* **Reading text**
-.-.-

As the new year gets underway, there are positive signs that the inflation crisis around the world is finally starting to ease.
But this doesn’t seem to have been accompanied by a surge in economic growth in many crucial markets. In fact, growth seems stubbornly slow in some countries.
As always, let’s take a closer look at key markets across the globe to find out how they’ve been performing recently.
The UK economy contracted by 0.3% during October 2023, according to the latest official figures. This came after an increase of 0.2% in September, indicating that the government’s efforts to drive sustained growth are hitting a wall. Indeed, the decline seen in October was much bigger than many analysts had expected, and was attributed partly to the underperformance of the services, manufacturing and construction industries during this period.
There was better news to be found in the latest inflation data, however, with the Office for National Statistics reporting that the annual rate of price rises slowed to 3.9% in November. But while this means inflation is at its lowest level in more than two years and well below its peak in 2022, it is still nearly twice the Bank of England’s target of 2%.
High interest rates are also among the factors putting pressure on households and businesses alike, and in December, the Bank of England’s Monetary Policy opted to keep interest rates on hold at 5.25%. This was the third consecutive rate freeze, following 14 consecutive increases. Bank of England Governor Andrew Bailey has so far refused to be drawn on when interest rates could be brought down, saying it is “too early” to speculate at the moment.
One factor driving the Bank of England’s interest decisions in the near future will be wage growth, which eased to 7.3% in the three months to October. While this is above inflation, it suggests that rate cuts are unlikely in the next few months at least.
The performance of the housing market will also be crucial, although new figures indicate it could be one potential green shoot in the economy. According to Nationwide, house prices rose by 0.2% in November 2023, taking the average price of a UK home to £258,557. While this is 2% lower than in the same period of the previous year, Nationwide believes the figures suggest interest rates have peaked and will start to come down, therefore easing affordability pressures on buyers.
Interestingly, cost of living pressures on consumers are prompting many to change how they make transactions, using notes and coins rather than digital payment options. According to the British Retail Consortium, 19% of purchases in 2022 were made with cash, up from 15% in 2021, which it believes is because shoppers are keeping a close eye on their budgets in this climate of high inflation.
In the business sector, the Competition and Markets Authority is scrutinising Microsoft’s new partnership with OpenAI, the company behind ChatGPT. The regulator is examining whether the collaboration can be considered as a merger, although Microsoft has insisted it has “preserved independence” for both businesses.

-.-.-

* **Your instructions**
Reproduce the passage of the economic update from "Interestingly, cost of" up to and including "for both businesses.".

-.-.-

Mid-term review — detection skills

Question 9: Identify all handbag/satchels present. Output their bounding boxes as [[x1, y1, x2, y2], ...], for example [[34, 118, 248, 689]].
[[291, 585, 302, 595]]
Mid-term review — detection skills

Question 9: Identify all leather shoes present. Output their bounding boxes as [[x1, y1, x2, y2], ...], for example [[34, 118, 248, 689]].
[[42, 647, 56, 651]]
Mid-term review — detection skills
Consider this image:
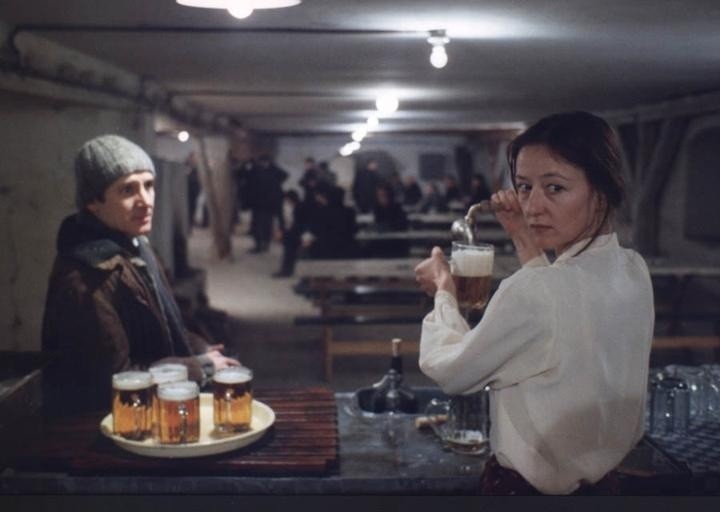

-.-.-

* **Task solution**
Interestingly, cost of living pressures on consumers are prompting many to change how they make transactions, using notes and coins rather than digital payment options. According to the British Retail Consortium, 19% of purchases in 2022 were made with cash, up from 15% in 2021, which it believes is because shoppers are keeping a close eye on their budgets in this climate of high inflation.
In the business sector, the Competition and Markets Authority is scrutinising Microsoft’s new partnership with OpenAI, the company behind ChatGPT. The regulator is examining whether the collaboration can be considered as a merger, although Microsoft has insisted it has “preserved independence” for both businesses.